*** Excerpted text Section Begins ***

The Queen's Club Championships takes place between 9-15 June, 2025 in what is the start of the grass court season and a high quality one at that compared to usual. Our preview looks ahead at all the leading talking points as the road to Wimbledon begins.
Usually only a feature of the men's ATP Tour, Queen's will be played the week before now on the WTA 500 tour too with Nottingham shifting to a week later. Libema Open s'Hertogenbosch is also taking place this next week as well as the Stuttgart Open.
Tournament Director is a familiar face and one that has assembled a superb line-up in former British No.1 Laura Robson. As expected Madison Keys as her close friend flanks the line-up alongside Zheng Qinwen and Emma Navarro.
As well as the leading trio, Elena Rybakina, Petra Kvitova and Barbora Krejcikova as former and in the case of the latter current Wimbledon champions will begin their grass court season.
Jessica Pegula and Naomi Osaka were marquee early signings for the tournament but both have since withdrawn and will not start their seasons this week but indeed Berlin the week after. A tournament also intriguingly attended by Emma Raducanu.
Raducanu and Boulter lead intriguing Brit bunch
Raducanu and Katie Boulter will lead a heavy British contingent. The former US Open champion instead of solely remaining in the UK during the grass court season will make a jump over to Germany next week before returning to the UK in time to play Eastbourne.
She will also have stability this grass court season. For the first time since her US Open win, she is playing regularly and is fit again after being injured a lot over the past two years. She also has Mark Petchey as her coach for the whole of the grass court season. He has reduced his commitments during Wimbledon and so will be Raducanu's full-time coach for a while.
It has paid dividends too with her game coming on leaps and bounds and she again will receive a good welcome likely in a prime time slot. She could face the current Wimbledon champion Barbora Krejcikova and then maybe Zheng Qinwen in the Quarter-Finals.
Also she will likely benefit this summer from the attention for once not being entirely on her. Jack Draper instead will take that mantle as a top five player on the tour and it may allow Raducanu and also Katie Boulter to thrive under the freedom that not having the British tabloids on their back may give.

*** Excerpted text Section Ends ***

> Requirement:
Reproduce the passage of the Queen's Club preview that runs from "Tournament Director is" up to and including "by Emma Raducanu.". Nothing in the listing is needed for this.

*** Data shown Section Begins ***

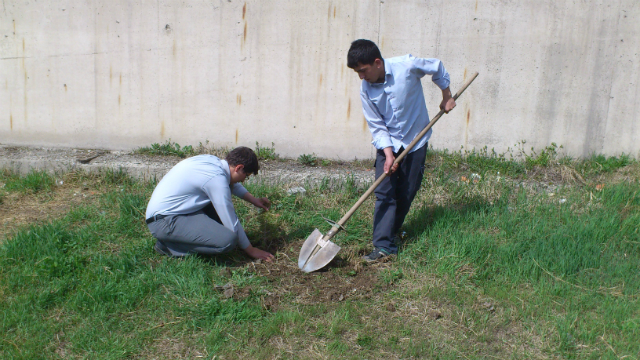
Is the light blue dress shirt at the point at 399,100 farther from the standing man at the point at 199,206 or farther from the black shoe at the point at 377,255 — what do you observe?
the standing man at the point at 199,206

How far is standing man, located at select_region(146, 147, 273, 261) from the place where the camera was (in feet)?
11.9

*** Data shown Section Ends ***

> Task solution:
Tournament Director is a familiar face and one that has assembled a superb line-up in former British No.1 Laura Robson. As expected Madison Keys as her close friend flanks the line-up alongside Zheng Qinwen and Emma Navarro.
As well as the leading trio, Elena Rybakina, Petra Kvitova and Barbora Krejcikova as former and in the case of the latter current Wimbledon champions will begin their grass court season.
Jessica Pegula and Naomi Osaka were marquee early signings for the tournament but both have since withdrawn and will not start their seasons this week but indeed Berlin the week after. A tournament also intriguingly attended by Emma Raducanu.